_INPUT RECORDS_
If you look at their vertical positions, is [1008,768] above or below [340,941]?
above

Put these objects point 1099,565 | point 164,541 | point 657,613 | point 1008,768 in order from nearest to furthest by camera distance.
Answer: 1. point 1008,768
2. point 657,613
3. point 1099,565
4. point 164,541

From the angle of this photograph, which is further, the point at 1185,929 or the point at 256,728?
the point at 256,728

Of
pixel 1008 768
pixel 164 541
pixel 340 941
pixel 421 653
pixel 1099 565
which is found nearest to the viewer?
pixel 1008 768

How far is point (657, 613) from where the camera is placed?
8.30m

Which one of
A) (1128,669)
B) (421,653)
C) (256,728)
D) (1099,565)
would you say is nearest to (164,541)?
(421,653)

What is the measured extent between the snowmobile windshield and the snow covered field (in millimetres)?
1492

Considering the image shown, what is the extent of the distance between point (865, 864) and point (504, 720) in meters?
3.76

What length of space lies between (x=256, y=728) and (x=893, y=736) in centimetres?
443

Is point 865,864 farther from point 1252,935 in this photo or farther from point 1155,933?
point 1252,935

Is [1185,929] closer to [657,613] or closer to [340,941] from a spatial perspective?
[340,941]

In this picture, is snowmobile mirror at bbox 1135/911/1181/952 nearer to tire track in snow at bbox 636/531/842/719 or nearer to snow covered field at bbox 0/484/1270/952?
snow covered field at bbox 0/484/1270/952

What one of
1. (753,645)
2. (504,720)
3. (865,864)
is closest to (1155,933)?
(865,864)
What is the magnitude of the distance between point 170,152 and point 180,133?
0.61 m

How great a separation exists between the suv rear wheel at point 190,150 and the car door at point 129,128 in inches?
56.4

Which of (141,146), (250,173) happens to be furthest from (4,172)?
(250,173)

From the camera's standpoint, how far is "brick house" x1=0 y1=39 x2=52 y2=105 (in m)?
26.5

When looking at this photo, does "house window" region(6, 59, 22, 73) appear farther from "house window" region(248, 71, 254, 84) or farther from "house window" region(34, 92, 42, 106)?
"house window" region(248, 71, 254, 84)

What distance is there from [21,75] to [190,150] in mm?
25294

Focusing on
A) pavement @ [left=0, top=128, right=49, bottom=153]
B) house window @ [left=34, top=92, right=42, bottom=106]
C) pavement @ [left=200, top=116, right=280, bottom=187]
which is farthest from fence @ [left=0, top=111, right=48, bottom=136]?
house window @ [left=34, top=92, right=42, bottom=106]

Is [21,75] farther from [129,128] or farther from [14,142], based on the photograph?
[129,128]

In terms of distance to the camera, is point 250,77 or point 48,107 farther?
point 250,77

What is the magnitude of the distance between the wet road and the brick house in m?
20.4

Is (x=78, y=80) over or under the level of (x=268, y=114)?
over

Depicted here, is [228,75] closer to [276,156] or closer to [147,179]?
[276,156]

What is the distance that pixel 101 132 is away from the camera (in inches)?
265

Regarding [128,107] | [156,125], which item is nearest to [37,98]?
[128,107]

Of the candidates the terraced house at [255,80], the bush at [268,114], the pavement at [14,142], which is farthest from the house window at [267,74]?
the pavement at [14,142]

_WORK REQUIRED_
Reproduce all of the material above word for word, from the first line through the last.

_REPLY TO THE EXERCISE_
If you look at their vertical positions, is [1008,768] above or below [340,941]?
above

Put these objects point 1099,565 | point 164,541 | point 657,613 | point 1008,768 in order from nearest to furthest by camera distance.
Answer: 1. point 1008,768
2. point 657,613
3. point 1099,565
4. point 164,541

From the angle of this photograph, which is further, the point at 1185,929 or the point at 256,728?
the point at 256,728

Of
pixel 1008 768
pixel 164 541
pixel 340 941
pixel 421 653
pixel 1099 565
which is found nearest to the viewer?
pixel 1008 768

How far is point (657, 613) from where the camera is placed?
8.30m

Which one of
A) (1128,669)
B) (421,653)
C) (256,728)
D) (1099,565)
would you say is nearest to (164,541)?
(421,653)

What is the measured extent between the snowmobile windshield and the snow covered field (in millimetres)?
1492

Considering the image shown, what is the extent of the distance between point (865, 864) and point (504, 720) in meters?
3.76

What length of space lies between (x=256, y=728) and (x=893, y=736) in centimetres?
443

Is point 865,864 farther from point 1252,935 in this photo or farther from point 1155,933?
point 1252,935

Is [1185,929] closer to [657,613] or closer to [340,941] from a spatial perspective?
[340,941]

In this picture, is snowmobile mirror at bbox 1135/911/1181/952 nearer to tire track in snow at bbox 636/531/842/719 or nearer to snow covered field at bbox 0/484/1270/952?
snow covered field at bbox 0/484/1270/952

What one of
1. (753,645)
2. (504,720)
3. (865,864)
is closest to (1155,933)?
(865,864)
What is the magnitude of the distance between point 170,152 and point 180,133?
0.61 m

How great a separation exists between the suv rear wheel at point 190,150 and the car door at point 129,128 in inches?
56.4

Which of (141,146), (250,173) happens to be furthest from (4,172)?
(250,173)

From the camera's standpoint, how far is "brick house" x1=0 y1=39 x2=52 y2=105 (in m)?
26.5

When looking at this photo, does "house window" region(6, 59, 22, 73) appear farther from "house window" region(248, 71, 254, 84) or farther from "house window" region(34, 92, 42, 106)?
"house window" region(248, 71, 254, 84)

What distance is there from [21,75] to [190,150] in mm?
25294

Focusing on
A) pavement @ [left=0, top=128, right=49, bottom=153]
B) house window @ [left=34, top=92, right=42, bottom=106]
C) pavement @ [left=200, top=116, right=280, bottom=187]
which is farthest from fence @ [left=0, top=111, right=48, bottom=136]?
house window @ [left=34, top=92, right=42, bottom=106]

Is [21,75] farther from [129,128] or farther from [14,142], based on the photograph?
[129,128]

In terms of distance to the camera, is point 250,77 or point 48,107 farther?
point 250,77

What is the magnitude of the distance between the wet road and the brick house in m?
20.4

Is (x=78, y=80) over or under the level of (x=268, y=114)?
over

Depicted here, is [228,75] closer to [276,156] or closer to [147,179]?
[276,156]

What is the distance that pixel 101 132 is away from the camera (in inches)?
265

Regarding [128,107] | [156,125], which item is nearest to [37,98]?
[128,107]

Of the candidates the terraced house at [255,80], the bush at [268,114], the pavement at [14,142], which is farthest from the house window at [267,74]?
the pavement at [14,142]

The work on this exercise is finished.